[Trecho do documento]:
Leia a Continuação da entrevista com o presidente da Autoridade Nacional Palestina, Iasser Arafat. (OTÁVIO DIAS)

 

Pergunta - A população palestina está sofrendo como nunca...
Arafat -
Apenas nas últimas 36 horas, 14 palestinos morreram e dezenas ficaram feridos no norte da faixa de Gaza, e os campos onde plantávamos nossas flores mais bonitas foram destruídos. Os israelenses estão reocupando Belém. Quando ocorreram os problemas na Igreja da Natividade, em 2002, a União Européia mediou um acordo segundo o qual os palestinos que haviam se refugiado na igreja foram enviados parte para Gaza e parte para a Europa, onde estão até hoje. Israel se comprometeu a sair de Belém. Desde então, a situação está calma na cidade, mas há dez dias o Exército israelense a invadiu novamente.
E o muro de separação? Quando deveríamos construir pontes, Israel levanta muros. O muro confiscou 58% das nossas terras, destruiu nossos campos mais férteis, e 64% das nossas oliveiras, muitas do tempo dos romanos, foram arrancadas da terra. O "Muro de Berlim" em Jerusalém cortou a estrada histórica entre a Igreja da Natividade, em Belém, e o Santo Sepulcro, em Jerusalém, apesar dos protestos de todos os patriarcas cristãos. Eles pediram que ao menos houvesse uma porta, mas Israel recusou.
Qual é o significado disso? Na última Sexta-Feira Santa, os cristãos palestinos foram impedidos de rezar em Jerusalém. E impedem a nossa população de rezar na Esplanada das Mesquitas, em Jerusalém, e na mesquita de Abraão, em Hebron. E tem mais. A mais antiga igreja do mundo, situada numa vila aqui perto, em Aboud, foi completamente destruída para a construção do muro. Por quê? Quem pode aceitar isso? A paz que queremos na Terra Santa não é apenas para nós, mas para todos. Esta é a Terra Santa, que pertence a várias religiões.

[Instrução 1]: Reproduza fielmente a parte da entrevista com Arafat que se inicia nas palavras com "Qual é o significado" e termina em "a várias religiões.".
[Instrução 2]: Com base na entrevista com Arafat, indique se cada afirmação está de acordo com o texto, respondendo sim ou não e citando literalmente as palavras decisivas: (a) O muro de separação confiscou 58% das terras palestinas. (b) Israel atendeu ao pedido dos patriarcas cristãos de abrir uma porta no muro. (c) Todos os palestinos refugiados na Igreja da Natividade foram enviados para a Europa.
[Instrução 3]: Segundo a entrevista com Arafat, quantos palestinos morreram nas últimas 36 horas no norte da faixa de Gaza?

[Registros extraídos]:
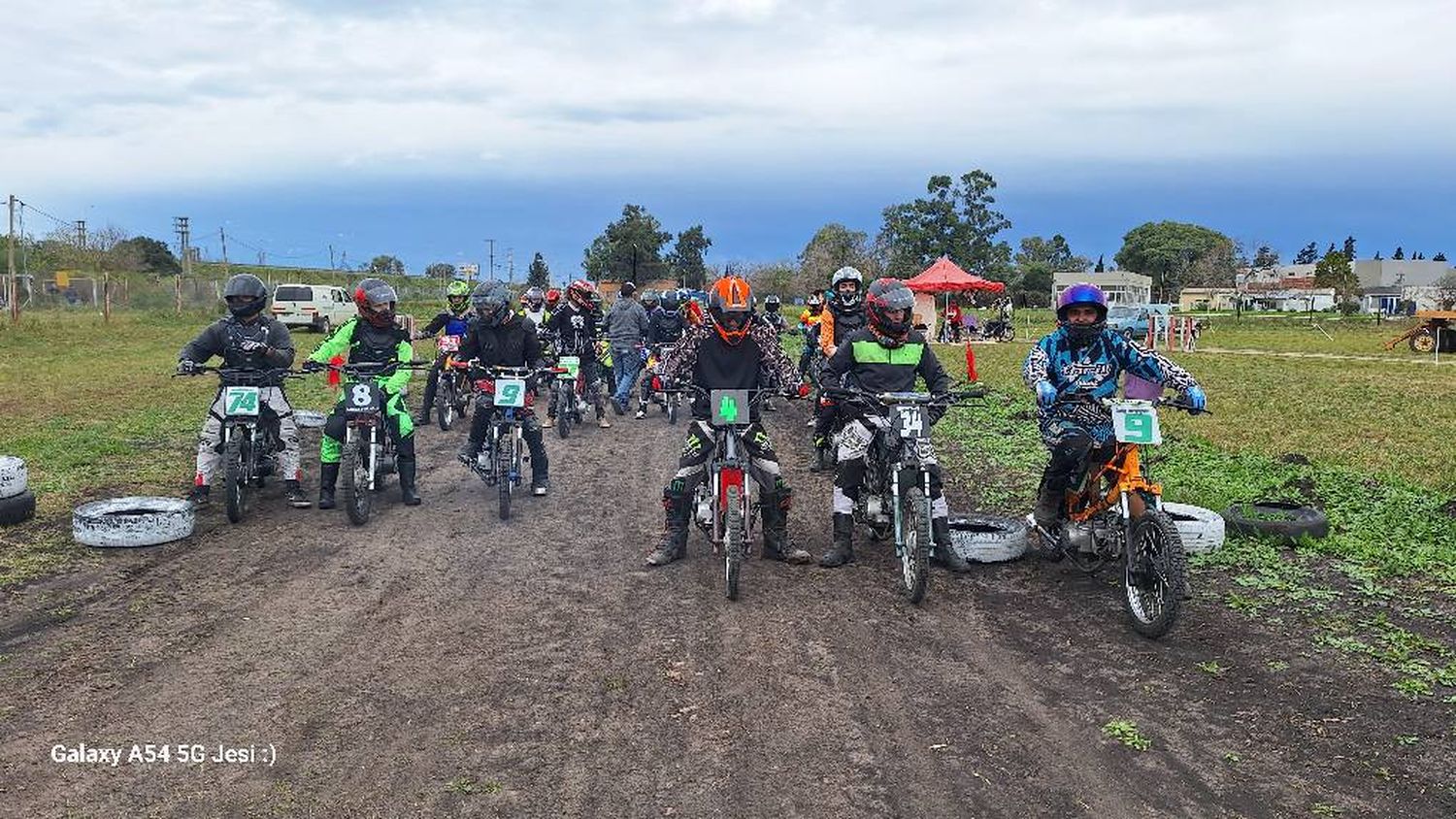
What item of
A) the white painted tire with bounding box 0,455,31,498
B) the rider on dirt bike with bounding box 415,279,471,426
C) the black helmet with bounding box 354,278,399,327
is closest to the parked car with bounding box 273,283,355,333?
the rider on dirt bike with bounding box 415,279,471,426

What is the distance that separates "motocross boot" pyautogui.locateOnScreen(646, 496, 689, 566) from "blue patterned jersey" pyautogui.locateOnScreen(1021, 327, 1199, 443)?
2615mm

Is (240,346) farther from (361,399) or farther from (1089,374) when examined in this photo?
(1089,374)

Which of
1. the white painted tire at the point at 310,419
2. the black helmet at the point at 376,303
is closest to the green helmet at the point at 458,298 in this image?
the white painted tire at the point at 310,419

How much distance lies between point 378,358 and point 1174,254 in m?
103

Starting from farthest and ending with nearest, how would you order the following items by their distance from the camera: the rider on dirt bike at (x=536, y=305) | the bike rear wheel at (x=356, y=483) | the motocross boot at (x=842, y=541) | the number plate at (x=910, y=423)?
the rider on dirt bike at (x=536, y=305) < the bike rear wheel at (x=356, y=483) < the motocross boot at (x=842, y=541) < the number plate at (x=910, y=423)

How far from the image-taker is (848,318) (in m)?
12.5

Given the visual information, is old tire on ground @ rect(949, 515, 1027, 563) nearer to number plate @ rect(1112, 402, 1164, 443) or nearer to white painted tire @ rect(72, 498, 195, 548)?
number plate @ rect(1112, 402, 1164, 443)

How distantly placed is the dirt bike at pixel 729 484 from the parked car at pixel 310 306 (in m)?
34.1

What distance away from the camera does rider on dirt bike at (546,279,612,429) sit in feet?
52.5

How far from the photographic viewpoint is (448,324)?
14.2 meters

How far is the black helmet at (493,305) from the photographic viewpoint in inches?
407

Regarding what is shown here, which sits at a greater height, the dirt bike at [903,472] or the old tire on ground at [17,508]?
the dirt bike at [903,472]

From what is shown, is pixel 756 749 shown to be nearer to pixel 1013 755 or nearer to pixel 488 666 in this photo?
pixel 1013 755

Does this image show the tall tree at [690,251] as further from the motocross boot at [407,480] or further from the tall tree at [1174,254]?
the motocross boot at [407,480]
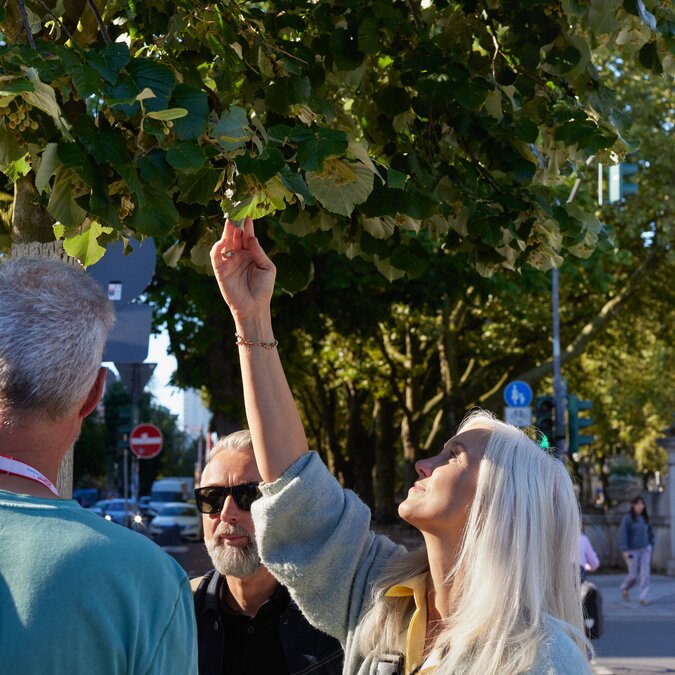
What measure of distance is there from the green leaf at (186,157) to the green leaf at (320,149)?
0.25 meters

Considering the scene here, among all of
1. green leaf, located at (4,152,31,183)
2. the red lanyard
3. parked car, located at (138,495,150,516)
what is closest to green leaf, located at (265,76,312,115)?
green leaf, located at (4,152,31,183)

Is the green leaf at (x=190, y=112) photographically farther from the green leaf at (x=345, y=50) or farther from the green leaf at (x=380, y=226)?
the green leaf at (x=345, y=50)

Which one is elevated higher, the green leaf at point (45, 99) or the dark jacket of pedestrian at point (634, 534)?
the green leaf at point (45, 99)

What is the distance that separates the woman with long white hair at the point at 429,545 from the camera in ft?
8.17

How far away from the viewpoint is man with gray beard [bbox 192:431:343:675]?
3.29 metres

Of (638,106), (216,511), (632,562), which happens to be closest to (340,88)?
(216,511)

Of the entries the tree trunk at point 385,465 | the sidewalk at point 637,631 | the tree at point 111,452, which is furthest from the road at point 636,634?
the tree at point 111,452

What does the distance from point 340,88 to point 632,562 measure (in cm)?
1509

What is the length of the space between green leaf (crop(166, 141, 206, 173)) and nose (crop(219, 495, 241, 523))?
1.19 meters

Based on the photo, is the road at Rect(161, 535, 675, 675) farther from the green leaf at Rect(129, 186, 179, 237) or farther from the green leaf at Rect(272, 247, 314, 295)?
the green leaf at Rect(129, 186, 179, 237)

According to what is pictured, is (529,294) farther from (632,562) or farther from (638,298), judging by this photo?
(632,562)

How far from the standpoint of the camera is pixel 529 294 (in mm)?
24344

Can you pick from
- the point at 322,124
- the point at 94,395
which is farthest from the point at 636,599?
the point at 94,395

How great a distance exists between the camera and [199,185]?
10.4 feet
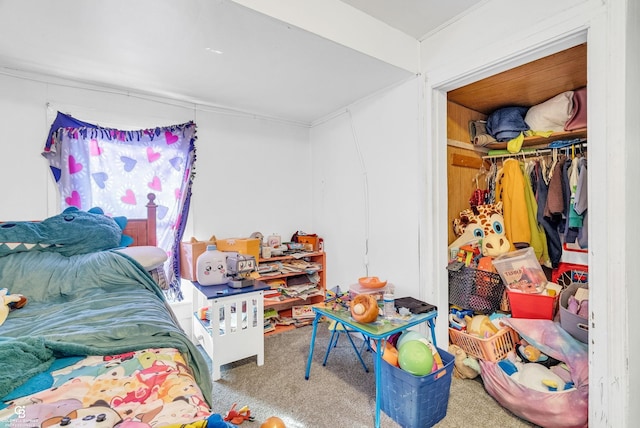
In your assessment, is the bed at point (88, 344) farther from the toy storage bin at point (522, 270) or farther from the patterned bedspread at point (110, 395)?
the toy storage bin at point (522, 270)

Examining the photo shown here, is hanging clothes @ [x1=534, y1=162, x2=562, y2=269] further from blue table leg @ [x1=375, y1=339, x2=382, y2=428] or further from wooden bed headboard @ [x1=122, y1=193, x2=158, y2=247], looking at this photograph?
wooden bed headboard @ [x1=122, y1=193, x2=158, y2=247]

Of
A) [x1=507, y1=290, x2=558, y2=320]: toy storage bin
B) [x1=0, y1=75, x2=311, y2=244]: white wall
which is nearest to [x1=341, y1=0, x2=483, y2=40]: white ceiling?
[x1=0, y1=75, x2=311, y2=244]: white wall

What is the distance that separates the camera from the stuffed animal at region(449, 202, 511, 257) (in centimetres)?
229

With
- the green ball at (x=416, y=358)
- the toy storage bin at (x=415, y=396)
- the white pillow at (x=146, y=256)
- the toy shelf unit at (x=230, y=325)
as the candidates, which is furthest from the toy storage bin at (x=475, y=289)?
the white pillow at (x=146, y=256)

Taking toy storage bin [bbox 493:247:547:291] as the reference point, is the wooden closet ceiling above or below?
above

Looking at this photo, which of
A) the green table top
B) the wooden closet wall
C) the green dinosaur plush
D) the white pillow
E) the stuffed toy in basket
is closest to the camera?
the stuffed toy in basket

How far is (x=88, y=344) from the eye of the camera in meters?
1.10

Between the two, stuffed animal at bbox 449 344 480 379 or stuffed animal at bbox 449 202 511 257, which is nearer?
stuffed animal at bbox 449 344 480 379

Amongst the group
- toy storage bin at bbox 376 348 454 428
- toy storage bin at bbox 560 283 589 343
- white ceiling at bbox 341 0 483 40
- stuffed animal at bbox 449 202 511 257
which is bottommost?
toy storage bin at bbox 376 348 454 428

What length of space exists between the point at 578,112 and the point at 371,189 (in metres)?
1.55

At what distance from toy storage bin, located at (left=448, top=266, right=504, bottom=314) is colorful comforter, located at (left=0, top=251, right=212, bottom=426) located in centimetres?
189

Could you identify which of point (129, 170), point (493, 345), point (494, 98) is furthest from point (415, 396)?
point (129, 170)

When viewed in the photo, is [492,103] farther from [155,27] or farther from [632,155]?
[155,27]

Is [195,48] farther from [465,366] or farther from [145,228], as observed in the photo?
[465,366]
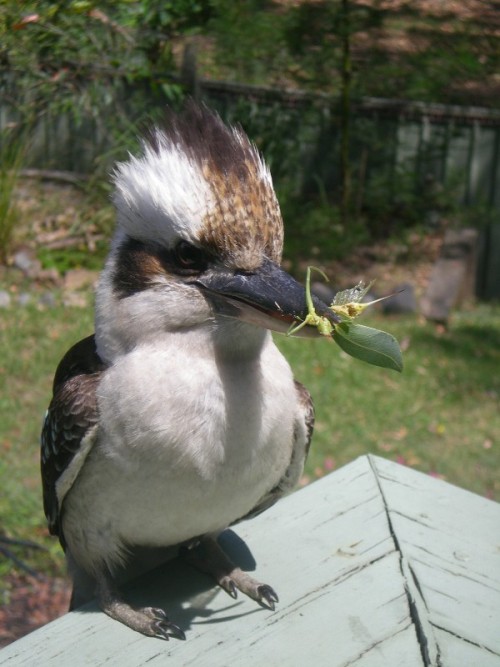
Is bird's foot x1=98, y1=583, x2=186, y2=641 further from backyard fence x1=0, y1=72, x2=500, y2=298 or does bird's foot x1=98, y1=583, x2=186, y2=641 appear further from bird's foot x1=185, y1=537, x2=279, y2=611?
backyard fence x1=0, y1=72, x2=500, y2=298

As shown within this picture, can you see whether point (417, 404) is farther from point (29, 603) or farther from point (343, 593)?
point (343, 593)

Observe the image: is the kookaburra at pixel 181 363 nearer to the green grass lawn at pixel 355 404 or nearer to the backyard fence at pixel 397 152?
the green grass lawn at pixel 355 404

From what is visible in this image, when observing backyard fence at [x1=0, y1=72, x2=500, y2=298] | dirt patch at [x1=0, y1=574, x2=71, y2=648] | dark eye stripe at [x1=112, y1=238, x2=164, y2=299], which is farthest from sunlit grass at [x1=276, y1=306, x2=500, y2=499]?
dark eye stripe at [x1=112, y1=238, x2=164, y2=299]

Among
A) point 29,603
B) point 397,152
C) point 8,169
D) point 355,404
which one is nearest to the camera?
point 29,603

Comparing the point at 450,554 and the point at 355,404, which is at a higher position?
the point at 450,554

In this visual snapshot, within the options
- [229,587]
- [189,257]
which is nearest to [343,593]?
[229,587]

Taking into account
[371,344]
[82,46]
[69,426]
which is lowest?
[69,426]

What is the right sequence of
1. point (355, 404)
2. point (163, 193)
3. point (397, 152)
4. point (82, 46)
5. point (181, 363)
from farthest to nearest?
point (397, 152) < point (355, 404) < point (82, 46) < point (181, 363) < point (163, 193)
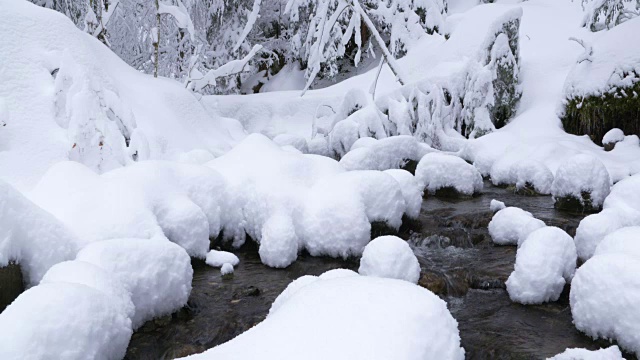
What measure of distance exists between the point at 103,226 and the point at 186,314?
128 cm

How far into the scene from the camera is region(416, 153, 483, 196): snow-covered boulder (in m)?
9.30

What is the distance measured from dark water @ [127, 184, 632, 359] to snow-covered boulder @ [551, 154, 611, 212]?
Answer: 0.94 feet

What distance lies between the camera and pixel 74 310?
3.34 metres

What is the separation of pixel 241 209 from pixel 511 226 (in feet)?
11.8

[Resolução 1]:
Qual é o significado disso? Na última Sexta-Feira Santa, os cristãos palestinos foram impedidos de rezar em Jerusalém. E impedem a nossa população de rezar na Esplanada das Mesquitas, em Jerusalém, e na mesquita de Abraão, em Hebron. E tem mais. A mais antiga igreja do mundo, situada numa vila aqui perto, em Aboud, foi completamente destruída para a construção do muro. Por quê? Quem pode aceitar isso? A paz que queremos na Terra Santa não é apenas para nós, mas para todos. Esta é a Terra Santa, que pertence a várias religiões.

[Resolução 2]:
(a) Sim: "O muro confiscou 58% das nossas terras".
(b) Não: "Eles pediram que ao menos houvesse uma porta, mas Israel recusou."
(c) Não: "foram enviados parte para Gaza e parte para a Europa".

[Resolução 3]: 14 palestinos.